Asia Art Forum To Address Educational And Market Demand From New Chinese Collectors

    To address demand from New Chinese Collectors, new books and online resources, along with more forums and conferences, have appeared on the scene in mainland China and Hong Kong, designed with Chinese collectors and art enthusiasts (rather than just academics and curators) in mind.
    Jing DailyAuthor
      Published   in Finance

    Forum To Take Place In Hong Kong, May 21-23#

    Along with the growing interest in buying and collecting art in China -- whether for personal or investment reasons -- has come increased demand for information and educational resources from the country's "new collectors." To address this information gap, new books and online resources, along with more forums and conferences, have appeared on the scene in mainland China and Hong Kong, designed with Chinese collectors and art enthusiasts -- rather than just academics and curators -- in mind.

    Next month, the Asia Art Forum will take place in Hong Kong from May 21-23. This lecture series will include several respected figures from the Asian contemporary art world, as well as one day fully devoted to a deeper examination of the current state of the art market and the role of the collector in Asia. At this event, audience members will get a unique opportunity to hear personal testimonies from prominent collectors who are building art collections in Asia today. Additionally, participants will be able to take part in a trip to Hong Kong’s Fotan art district, a former industrial area that's now home to the studios of many of Hong Kong’s most prominent artists.

    Lectures planned for the forum include:#

    Bang to Boom: Chinese Art in the 1990s#

    Curator Karen Smith will trace the events, ideas and theories that unfolded through the 1990s to produce the backbone of China's new art. Cynical Realism, Political Pop, performance art, photography, video, installation, and extreme conceptual expression all have their roots in this decade of tumultuous advance and experimentation, strung between the socio-political events of 1989--that began with a bang when woman artist Xiao Lu fired a gun into her work in February 1989--and the economic boom that began in 2004. The 1990s was an extraordinary incubator for art reflecting the extraordinary times that characterise the era.

▶ [Data excerpts]:
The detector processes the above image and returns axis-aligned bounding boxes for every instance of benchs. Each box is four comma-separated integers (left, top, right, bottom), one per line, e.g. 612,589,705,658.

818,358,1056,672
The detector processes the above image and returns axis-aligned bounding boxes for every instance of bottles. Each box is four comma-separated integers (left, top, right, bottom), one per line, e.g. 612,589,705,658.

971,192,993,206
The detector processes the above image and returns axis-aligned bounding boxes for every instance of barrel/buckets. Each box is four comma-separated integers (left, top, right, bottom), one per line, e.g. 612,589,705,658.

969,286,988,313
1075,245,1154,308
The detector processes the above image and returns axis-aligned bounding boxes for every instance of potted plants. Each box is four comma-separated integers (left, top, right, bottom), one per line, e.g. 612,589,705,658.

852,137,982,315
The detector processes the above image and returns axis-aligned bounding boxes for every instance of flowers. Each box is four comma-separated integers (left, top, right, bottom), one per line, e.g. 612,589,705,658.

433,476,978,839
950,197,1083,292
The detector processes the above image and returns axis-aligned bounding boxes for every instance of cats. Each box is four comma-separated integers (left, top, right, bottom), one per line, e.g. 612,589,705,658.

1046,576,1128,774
...
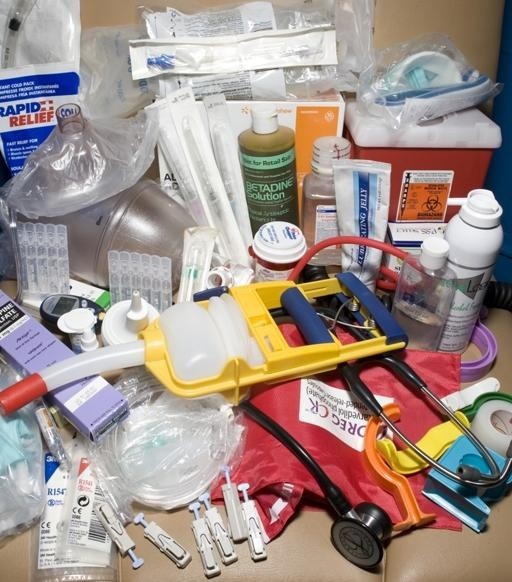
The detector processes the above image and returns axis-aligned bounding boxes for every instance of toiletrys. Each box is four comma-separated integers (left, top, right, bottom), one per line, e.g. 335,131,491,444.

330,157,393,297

▶ [Work instructions]:
**1.** According to the Asia Art Forum article, what is Hong Kong's Fotan art district now home to?
**2.** Copy word for word the stretch of the Asia Art Forum article from "To address demand" through "curators) in mind.".
Rely only on the Asia Art Forum article and set the listing aside.

▶ [Solutions by task]:
**1.** The studios of many of Hong Kong's most prominent artists.

**2.**
To address demand from New Chinese Collectors, new books and online resources, along with more forums and conferences, have appeared on the scene in mainland China and Hong Kong, designed with Chinese collectors and art enthusiasts (rather than just academics and curators) in mind.